'Great wine comes from great grapes.' Dry River is not unique in following this tenet, but it is unusual in how it sets out to do it. The initial and crucial decision for the winemaker is the choice of the vineyard site. Having established which region is cool enough to preserve varietal and fruit characters, yet warm enough to get the fruit ripe in most years, the winemaker must seek out those locations which have the appropriate combination of low rainfall and soil moisture storage capacity. It is widely (though not universally) held that deep, free-draining soils of sufficiently low vigour and moisture-holding capacity for the vines to start to experience moisture stress as the grapes ripen are desirable. Deep soils allow the roots to forage deeply in search of water and to remain well removed from surface water which can be so damaging during a wet harvest, causing berries to swell, split and succumb to botrytis rot.
pursuing quality the dry river way
Once the site is chosen and the vines planted, it can be a number of years (in my view about 8) before the vine is able to start producing a quality product. After this, the meticulous and expensive process of optimising the results of the choice of site and varieties starts in earnest.
- Training the vine foliage or canopy is critical, since shading within it reduces the ability of the leaves to work properly, encourages disease and tends to produce less desirable flavours. On our Estate we employ a training system called Scott-Henry which divides the canopy in two, allowing half to grow up and half to grow down, thereby doubling the canopy's ability to use direct sunlight.
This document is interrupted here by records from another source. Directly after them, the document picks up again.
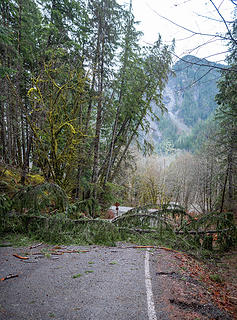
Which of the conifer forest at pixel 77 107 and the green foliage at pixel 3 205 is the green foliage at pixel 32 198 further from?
the green foliage at pixel 3 205

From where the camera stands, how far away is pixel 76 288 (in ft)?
10.2

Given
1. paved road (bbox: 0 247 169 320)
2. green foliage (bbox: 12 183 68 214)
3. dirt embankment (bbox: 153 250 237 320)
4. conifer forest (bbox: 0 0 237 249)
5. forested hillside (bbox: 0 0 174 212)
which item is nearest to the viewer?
paved road (bbox: 0 247 169 320)

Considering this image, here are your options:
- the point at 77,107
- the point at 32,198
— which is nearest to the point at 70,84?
the point at 77,107

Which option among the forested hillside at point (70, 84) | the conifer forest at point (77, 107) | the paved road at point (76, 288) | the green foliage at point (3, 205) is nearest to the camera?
the paved road at point (76, 288)

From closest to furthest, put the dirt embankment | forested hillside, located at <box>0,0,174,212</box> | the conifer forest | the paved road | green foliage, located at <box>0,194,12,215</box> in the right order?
the paved road < the dirt embankment < green foliage, located at <box>0,194,12,215</box> < the conifer forest < forested hillside, located at <box>0,0,174,212</box>

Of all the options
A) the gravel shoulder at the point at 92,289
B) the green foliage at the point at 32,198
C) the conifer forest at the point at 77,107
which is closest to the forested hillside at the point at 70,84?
the conifer forest at the point at 77,107

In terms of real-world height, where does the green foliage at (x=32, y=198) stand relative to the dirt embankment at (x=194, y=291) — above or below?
above

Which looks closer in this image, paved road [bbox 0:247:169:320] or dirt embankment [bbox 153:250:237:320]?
paved road [bbox 0:247:169:320]

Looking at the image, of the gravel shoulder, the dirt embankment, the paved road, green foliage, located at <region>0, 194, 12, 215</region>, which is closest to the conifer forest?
green foliage, located at <region>0, 194, 12, 215</region>

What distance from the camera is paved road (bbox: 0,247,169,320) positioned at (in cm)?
251

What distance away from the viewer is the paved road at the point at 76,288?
8.23 feet

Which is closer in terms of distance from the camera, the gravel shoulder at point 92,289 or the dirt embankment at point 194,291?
the gravel shoulder at point 92,289

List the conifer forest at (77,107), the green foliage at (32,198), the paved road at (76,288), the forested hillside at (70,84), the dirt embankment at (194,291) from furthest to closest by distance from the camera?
the forested hillside at (70,84)
the conifer forest at (77,107)
the green foliage at (32,198)
the dirt embankment at (194,291)
the paved road at (76,288)

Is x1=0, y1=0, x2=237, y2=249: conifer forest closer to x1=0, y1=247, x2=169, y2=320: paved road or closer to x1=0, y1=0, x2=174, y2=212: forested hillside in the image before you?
x1=0, y1=0, x2=174, y2=212: forested hillside
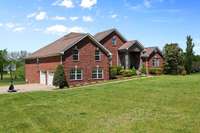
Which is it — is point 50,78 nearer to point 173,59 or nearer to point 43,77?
point 43,77

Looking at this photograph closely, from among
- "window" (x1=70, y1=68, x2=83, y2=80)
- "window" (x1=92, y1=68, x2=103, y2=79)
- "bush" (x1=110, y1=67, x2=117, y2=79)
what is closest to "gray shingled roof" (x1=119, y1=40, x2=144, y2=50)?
"bush" (x1=110, y1=67, x2=117, y2=79)

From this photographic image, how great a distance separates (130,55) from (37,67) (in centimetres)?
1625

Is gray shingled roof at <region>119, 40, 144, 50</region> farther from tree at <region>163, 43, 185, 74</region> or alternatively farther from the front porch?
tree at <region>163, 43, 185, 74</region>

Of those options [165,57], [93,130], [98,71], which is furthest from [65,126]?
[165,57]

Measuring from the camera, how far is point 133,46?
49406 mm

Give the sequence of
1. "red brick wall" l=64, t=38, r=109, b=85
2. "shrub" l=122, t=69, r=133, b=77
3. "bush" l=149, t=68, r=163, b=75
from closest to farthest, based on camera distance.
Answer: "red brick wall" l=64, t=38, r=109, b=85
"shrub" l=122, t=69, r=133, b=77
"bush" l=149, t=68, r=163, b=75

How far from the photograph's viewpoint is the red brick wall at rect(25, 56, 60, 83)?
4022 centimetres

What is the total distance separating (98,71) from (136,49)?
36.9ft

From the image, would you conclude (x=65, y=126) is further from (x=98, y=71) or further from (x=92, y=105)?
(x=98, y=71)

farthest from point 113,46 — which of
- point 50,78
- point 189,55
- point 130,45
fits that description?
point 189,55

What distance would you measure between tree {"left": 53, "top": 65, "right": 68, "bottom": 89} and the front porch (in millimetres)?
15140

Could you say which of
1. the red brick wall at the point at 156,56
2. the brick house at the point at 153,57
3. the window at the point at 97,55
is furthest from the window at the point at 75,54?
the red brick wall at the point at 156,56

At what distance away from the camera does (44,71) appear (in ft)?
144

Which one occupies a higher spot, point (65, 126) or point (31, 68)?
point (31, 68)
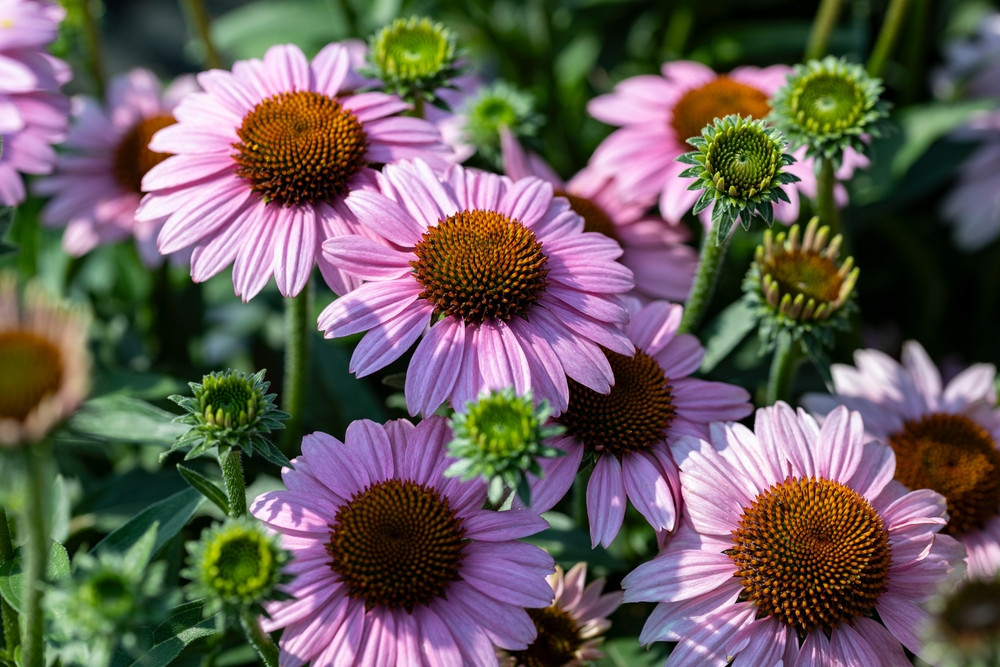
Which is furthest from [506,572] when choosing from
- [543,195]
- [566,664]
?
[543,195]

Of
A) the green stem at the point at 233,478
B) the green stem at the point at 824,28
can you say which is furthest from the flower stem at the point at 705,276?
the green stem at the point at 824,28

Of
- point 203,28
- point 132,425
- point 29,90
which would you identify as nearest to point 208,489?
point 132,425

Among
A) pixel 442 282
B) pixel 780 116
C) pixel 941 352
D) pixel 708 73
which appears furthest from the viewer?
pixel 941 352

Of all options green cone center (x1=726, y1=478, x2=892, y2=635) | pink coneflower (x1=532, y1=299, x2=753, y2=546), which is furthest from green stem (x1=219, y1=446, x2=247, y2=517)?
green cone center (x1=726, y1=478, x2=892, y2=635)

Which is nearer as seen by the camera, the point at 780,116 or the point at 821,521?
the point at 821,521

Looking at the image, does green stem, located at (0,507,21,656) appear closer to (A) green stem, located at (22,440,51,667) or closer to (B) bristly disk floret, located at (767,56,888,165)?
(A) green stem, located at (22,440,51,667)

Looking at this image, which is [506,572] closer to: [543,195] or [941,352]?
[543,195]
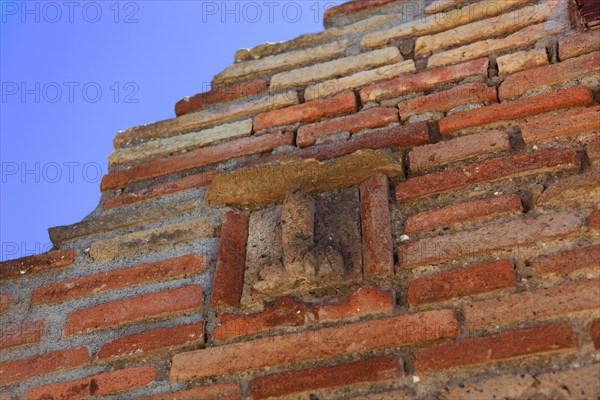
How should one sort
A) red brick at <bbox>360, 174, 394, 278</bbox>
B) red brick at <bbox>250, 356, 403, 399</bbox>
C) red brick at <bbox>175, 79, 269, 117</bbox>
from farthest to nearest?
red brick at <bbox>175, 79, 269, 117</bbox>
red brick at <bbox>360, 174, 394, 278</bbox>
red brick at <bbox>250, 356, 403, 399</bbox>

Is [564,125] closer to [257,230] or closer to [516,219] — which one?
[516,219]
The disadvantage of the system is that it requires a high labour input and when combined with our shoot positioning and leaf-plucking (discussed later), it can result in operating costs two or three times higher than those of more production-orientated, machine-tended vineyards.
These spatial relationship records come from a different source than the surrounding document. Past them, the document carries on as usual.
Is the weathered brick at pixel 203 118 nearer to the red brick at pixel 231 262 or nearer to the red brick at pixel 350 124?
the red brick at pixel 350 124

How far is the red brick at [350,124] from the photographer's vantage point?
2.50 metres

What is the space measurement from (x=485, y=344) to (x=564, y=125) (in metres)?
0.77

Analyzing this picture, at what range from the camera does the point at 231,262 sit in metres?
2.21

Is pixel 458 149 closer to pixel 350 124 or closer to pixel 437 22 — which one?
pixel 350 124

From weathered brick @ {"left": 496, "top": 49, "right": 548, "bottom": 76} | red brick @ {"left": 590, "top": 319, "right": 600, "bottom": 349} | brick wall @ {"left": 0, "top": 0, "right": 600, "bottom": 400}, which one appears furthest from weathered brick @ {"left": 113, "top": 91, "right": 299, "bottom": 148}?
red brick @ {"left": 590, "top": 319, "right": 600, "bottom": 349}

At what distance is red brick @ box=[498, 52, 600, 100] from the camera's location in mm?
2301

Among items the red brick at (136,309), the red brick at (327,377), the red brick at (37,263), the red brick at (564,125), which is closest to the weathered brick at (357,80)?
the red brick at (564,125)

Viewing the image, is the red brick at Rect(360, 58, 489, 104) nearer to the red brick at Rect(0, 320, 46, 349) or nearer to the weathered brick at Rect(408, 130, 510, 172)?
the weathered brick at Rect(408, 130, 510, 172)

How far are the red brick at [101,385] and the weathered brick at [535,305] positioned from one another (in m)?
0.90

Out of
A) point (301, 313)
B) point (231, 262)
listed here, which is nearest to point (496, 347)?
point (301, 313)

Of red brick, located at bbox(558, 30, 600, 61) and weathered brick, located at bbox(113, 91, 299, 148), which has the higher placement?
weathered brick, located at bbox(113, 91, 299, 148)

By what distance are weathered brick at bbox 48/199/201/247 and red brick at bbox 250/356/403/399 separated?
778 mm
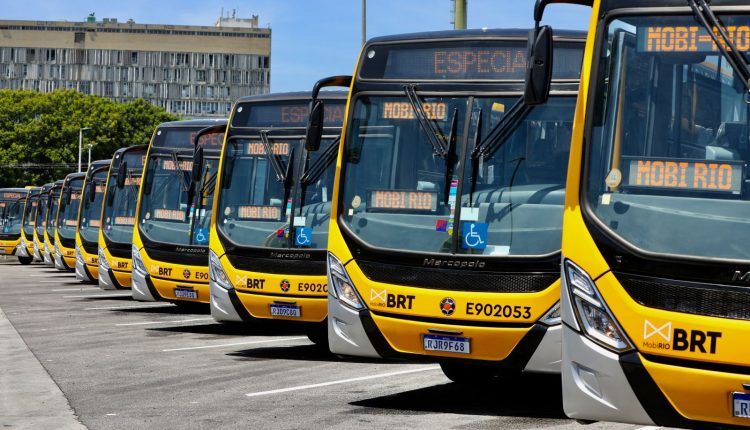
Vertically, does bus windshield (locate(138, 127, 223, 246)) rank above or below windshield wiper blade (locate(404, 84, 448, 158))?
below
- In conjunction with favouring open canopies, we place considerable emphasis on exposure of the fruit to sunshine for the production of riper, more generous flavours; a higher proportion of 'bound flavours' in the wine which will emerge during cellaring, and a dramatic improvement in the health of the grapes during difficult years. This is achieved during early summer when teams of school-children and adults descend on the vineyards to pull off every leaf around every grape - by my calculation, probably 80,000 - 100,000 leaves every season! Leaf-plucking machines are a poor substitute for the TLC of homo sapiens in this task.
- The grower must balance the crop yield against the canopy produced by the vine during the season. If the cropping rate is too high, flavour development is retarded and the wine can lack concentration. We must limit most yields to less than 3 tonnes/acre for the average year. Commercial tonnages for New Zealand are commonly around 4-6 tonnes/acre, with varieties such as Riesling sometimes cropped up to 10 tonnes/acre; in the latter case, the depressed quality may still take a year or so to be evident in the wine. As an example, this year at veraison (late February) we thinned the Riesling by 50%, Pinot noir by 30% and Chardonnay by 2-10% to maintain crop levels within our target. Crop thinning at veraison is not uncommon in quality-orientated French vineyards.
- Irrigation can be a choice for many vineyards which wish either to protect themselves against the risk of damaging drought or to sustain routinely high cropping levels. We prefer to avoid all irrigation to encourage roots to seek water deep in gravels (reducing risks from surface water after recent rain) and to encourage more drought stress later in the season, thereby producing more concentration and weight in the final wine. The commercial downside of this decision is frequently smaller berry size and lower juice levels per tonne. By 1 April of this year the extreme drought was making our no-irrigation philosophy look rather foolish. By 7 April the rain had arrived and irrigation was a bad joke. It was notable that berry size in our vineyards remained small; berry splitting and rot was not a problem, as it was in some other vineyards, and wine flavours indicate there has been no loss in concentration.
The combination of crop limitation and lack of irrigation can cause large reductions in the number of bottles attainable per acre of vines. Because of this practice, our final yield of wine can be 25-35% that of other commercial enterprises. What some viticulturists may view as rather 'eccentric' or 'extreme' canopy management can also cost considerably more than that of more commercially inclined operations. The merits or otherwise of these practices are the subject of passionate debate by winemakers (and even some viticulturists!) - winemakers are nothing if not rugged individuals. However, the important question is so frequently missed … can the consumer taste the difference?